_課題 A_
エントリのうち、「Given the photograph, does」を含む行から始まり「20.2 metres」を含む行で終わる範囲を、1行につき1つの文字列としてJSON配列に入れること。空行は含めない。

_抜粋_
説明

ワーク搬送装置、並びにワーク処理装置及びワーク処理方法

【課題】吸着孔を小径化せずにワークの基準マークを検出することが可能なワーク搬送装置、並びにワーク処理装置及びワーク処理方法を提供する。
【解決手段】ノズルユニット50の吸着孔52は、ワーク100上面(被吸着面)の第1の基準マーク101を撮像装置70により撮像可能で、且つワーク100の上面の外形内側に収まる寸法及び形状を有する。透明体53は、吸着筒体51の他端(上端)を塞ぐ端面部である。透明体53は、吸着筒体51内部の負圧維持と撮像装置70の光透過を両立させる。撮像装置70は、ワーク100の第1の基準マーク101を最低2箇所撮像する。ここで、撮像は、吸着孔52に保持されたワーク100の被吸着面を、透明体53及び吸着孔52を通して撮像する。

【発明の詳細な説明】
【技術分野】
【0001】
本発明は、例えばベアチップICなどの電子デバイス(ワーク)を搬送するワーク搬送装置、並びにワークを基板に搭載するワーク処理装置及びワーク処理方法に関する。

_課題 B_
ワーク搬送装置に関する抜粋を、全文そのまま複製すること。

(データ項目)
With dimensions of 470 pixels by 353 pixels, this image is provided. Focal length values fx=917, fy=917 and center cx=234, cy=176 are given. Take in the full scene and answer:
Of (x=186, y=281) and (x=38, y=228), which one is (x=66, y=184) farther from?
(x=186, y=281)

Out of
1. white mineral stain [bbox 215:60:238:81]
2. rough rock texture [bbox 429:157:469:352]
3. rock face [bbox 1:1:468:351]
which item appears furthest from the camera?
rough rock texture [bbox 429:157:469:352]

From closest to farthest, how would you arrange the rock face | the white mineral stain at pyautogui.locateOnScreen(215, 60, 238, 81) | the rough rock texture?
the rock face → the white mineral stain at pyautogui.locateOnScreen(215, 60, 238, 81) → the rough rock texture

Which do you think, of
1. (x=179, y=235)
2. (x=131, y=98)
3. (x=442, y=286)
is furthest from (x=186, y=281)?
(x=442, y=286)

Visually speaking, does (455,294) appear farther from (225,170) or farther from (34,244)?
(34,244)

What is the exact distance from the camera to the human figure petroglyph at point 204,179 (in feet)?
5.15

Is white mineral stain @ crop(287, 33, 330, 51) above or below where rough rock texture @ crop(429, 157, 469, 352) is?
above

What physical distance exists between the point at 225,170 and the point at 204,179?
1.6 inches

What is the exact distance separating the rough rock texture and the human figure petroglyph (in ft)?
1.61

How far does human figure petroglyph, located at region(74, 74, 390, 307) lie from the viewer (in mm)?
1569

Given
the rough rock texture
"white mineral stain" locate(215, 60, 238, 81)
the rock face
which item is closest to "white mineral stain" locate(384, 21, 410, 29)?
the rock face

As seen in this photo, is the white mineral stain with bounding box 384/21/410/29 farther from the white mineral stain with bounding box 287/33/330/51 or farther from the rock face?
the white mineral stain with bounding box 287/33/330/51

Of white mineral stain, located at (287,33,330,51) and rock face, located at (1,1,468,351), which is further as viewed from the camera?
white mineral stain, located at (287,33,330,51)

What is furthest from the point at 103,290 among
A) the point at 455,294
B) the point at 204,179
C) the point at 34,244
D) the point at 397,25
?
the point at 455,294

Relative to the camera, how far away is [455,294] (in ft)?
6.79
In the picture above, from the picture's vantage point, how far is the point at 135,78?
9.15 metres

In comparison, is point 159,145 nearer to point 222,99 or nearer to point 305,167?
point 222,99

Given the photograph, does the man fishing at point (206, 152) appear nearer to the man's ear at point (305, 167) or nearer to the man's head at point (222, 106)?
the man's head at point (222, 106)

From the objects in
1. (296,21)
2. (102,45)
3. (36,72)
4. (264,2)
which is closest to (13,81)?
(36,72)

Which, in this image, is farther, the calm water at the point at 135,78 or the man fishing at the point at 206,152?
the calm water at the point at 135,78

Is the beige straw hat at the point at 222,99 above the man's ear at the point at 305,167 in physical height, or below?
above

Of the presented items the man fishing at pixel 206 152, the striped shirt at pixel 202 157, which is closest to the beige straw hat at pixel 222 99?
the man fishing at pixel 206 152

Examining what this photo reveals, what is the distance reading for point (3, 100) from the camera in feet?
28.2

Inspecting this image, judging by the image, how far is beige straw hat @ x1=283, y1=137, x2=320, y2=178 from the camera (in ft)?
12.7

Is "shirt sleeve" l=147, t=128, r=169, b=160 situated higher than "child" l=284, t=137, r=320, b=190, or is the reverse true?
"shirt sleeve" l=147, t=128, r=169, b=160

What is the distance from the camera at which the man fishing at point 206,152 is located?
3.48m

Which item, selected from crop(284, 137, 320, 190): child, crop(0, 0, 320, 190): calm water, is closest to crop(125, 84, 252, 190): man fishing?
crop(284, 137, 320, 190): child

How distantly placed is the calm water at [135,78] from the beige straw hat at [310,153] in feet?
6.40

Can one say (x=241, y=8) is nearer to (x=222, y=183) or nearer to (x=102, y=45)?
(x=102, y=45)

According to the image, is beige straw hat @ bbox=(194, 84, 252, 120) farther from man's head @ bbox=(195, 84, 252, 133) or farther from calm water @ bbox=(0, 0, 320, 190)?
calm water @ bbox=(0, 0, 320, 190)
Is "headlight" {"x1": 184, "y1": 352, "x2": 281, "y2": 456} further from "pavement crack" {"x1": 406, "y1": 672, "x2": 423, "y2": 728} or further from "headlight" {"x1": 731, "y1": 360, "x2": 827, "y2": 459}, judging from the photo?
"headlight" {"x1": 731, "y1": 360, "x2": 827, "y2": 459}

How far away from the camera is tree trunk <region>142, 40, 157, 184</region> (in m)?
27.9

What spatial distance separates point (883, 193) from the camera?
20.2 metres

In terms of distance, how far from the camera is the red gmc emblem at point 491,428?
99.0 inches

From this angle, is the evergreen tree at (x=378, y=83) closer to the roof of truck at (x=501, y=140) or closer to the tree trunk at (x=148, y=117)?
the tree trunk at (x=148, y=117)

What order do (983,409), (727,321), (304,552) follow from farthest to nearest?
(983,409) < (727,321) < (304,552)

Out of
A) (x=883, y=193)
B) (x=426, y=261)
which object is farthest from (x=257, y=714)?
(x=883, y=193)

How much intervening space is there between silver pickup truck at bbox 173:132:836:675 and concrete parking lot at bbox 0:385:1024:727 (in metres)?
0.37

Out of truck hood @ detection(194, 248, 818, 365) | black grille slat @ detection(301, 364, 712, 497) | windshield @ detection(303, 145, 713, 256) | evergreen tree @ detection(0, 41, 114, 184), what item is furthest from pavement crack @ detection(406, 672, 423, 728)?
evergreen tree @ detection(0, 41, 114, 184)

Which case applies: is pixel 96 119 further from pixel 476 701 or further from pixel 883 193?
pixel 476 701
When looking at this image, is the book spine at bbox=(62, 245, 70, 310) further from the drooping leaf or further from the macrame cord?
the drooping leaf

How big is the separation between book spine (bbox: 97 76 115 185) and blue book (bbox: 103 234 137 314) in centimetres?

_完全な解答 A_
[
  "Given the photograph, does the man fishing at point (206, 152) appear nearer to the man's ear at point (305, 167) or nearer to the man's head at point (222, 106)?",
  "the man's head at point (222, 106)",
  "From the objects in",
  "1. (296,21)",
  "2. (102,45)",
  "3. (36,72)",
  "4. (264,2)",
  "which is closest to (13,81)?",
  "(36,72)",
  "Which, in this image, is farther, the calm water at the point at 135,78 or the man fishing at the point at 206,152?",
  "the calm water at the point at 135,78",
  "Is the beige straw hat at the point at 222,99 above the man's ear at the point at 305,167 in physical height, or below?",
  "above",
  "Of the presented items the man fishing at pixel 206 152, the striped shirt at pixel 202 157, which is closest to the beige straw hat at pixel 222 99?",
  "the man fishing at pixel 206 152",
  "Examining what this photo reveals, what is the distance reading for point (3, 100) from the camera in feet?",
  "28.2",
  "Inspecting this image, judging by the image, how far is beige straw hat @ x1=283, y1=137, x2=320, y2=178 from the camera (in ft)?",
  "12.7",
  "Is \"shirt sleeve\" l=147, t=128, r=169, b=160 situated higher than \"child\" l=284, t=137, r=320, b=190, or is the reverse true?",
  "\"shirt sleeve\" l=147, t=128, r=169, b=160",
  "What is the distance from the camera at which the man fishing at point 206,152 is located?",
  "3.48m",
  "Which item, selected from crop(284, 137, 320, 190): child, crop(0, 0, 320, 190): calm water, is closest to crop(125, 84, 252, 190): man fishing?",
  "crop(284, 137, 320, 190): child",
  "How distantly placed is the calm water at [135,78] from the beige straw hat at [310,153] in feet?",
  "6.40",
  "Can one say (x=241, y=8) is nearer to (x=222, y=183) or nearer to (x=102, y=45)?",
  "(x=102, y=45)",
  "According to the image, is beige straw hat @ bbox=(194, 84, 252, 120) farther from man's head @ bbox=(195, 84, 252, 133) or farther from calm water @ bbox=(0, 0, 320, 190)?",
  "calm water @ bbox=(0, 0, 320, 190)",
  "Is \"headlight\" {\"x1\": 184, \"y1\": 352, \"x2\": 281, \"y2\": 456} further from \"pavement crack\" {\"x1\": 406, \"y1\": 672, \"x2\": 423, \"y2\": 728} or further from \"headlight\" {\"x1\": 731, \"y1\": 360, \"x2\": 827, \"y2\": 459}, judging from the photo?",
  "\"headlight\" {\"x1\": 731, \"y1\": 360, \"x2\": 827, \"y2\": 459}",
  "How far away from the camera is tree trunk <region>142, 40, 157, 184</region> (in m)?",
  "27.9",
  "What spatial distance separates point (883, 193) from the camera?",
  "20.2 metres"
]

_完全な解答 B_
説明

ワーク搬送装置、並びにワーク処理装置及びワーク処理方法

【課題】吸着孔を小径化せずにワークの基準マークを検出することが可能なワーク搬送装置、並びにワーク処理装置及びワーク処理方法を提供する。
【解決手段】ノズルユニット50の吸着孔52は、ワーク100上面(被吸着面)の第1の基準マーク101を撮像装置70により撮像可能で、且つワーク100の上面の外形内側に収まる寸法及び形状を有する。透明体53は、吸着筒体51の他端(上端)を塞ぐ端面部である。透明体53は、吸着筒体51内部の負圧維持と撮像装置70の光透過を両立させる。撮像装置70は、ワーク100の第1の基準マーク101を最低2箇所撮像する。ここで、撮像は、吸着孔52に保持されたワーク100の被吸着面を、透明体53及び吸着孔52を通して撮像する。

【発明の詳細な説明】
【技術分野】
【0001】
本発明は、例えばベアチップICなどの電子デバイス(ワーク)を搬送するワーク搬送装置、並びにワークを基板に搭載するワーク処理装置及びワーク処理方法に関する。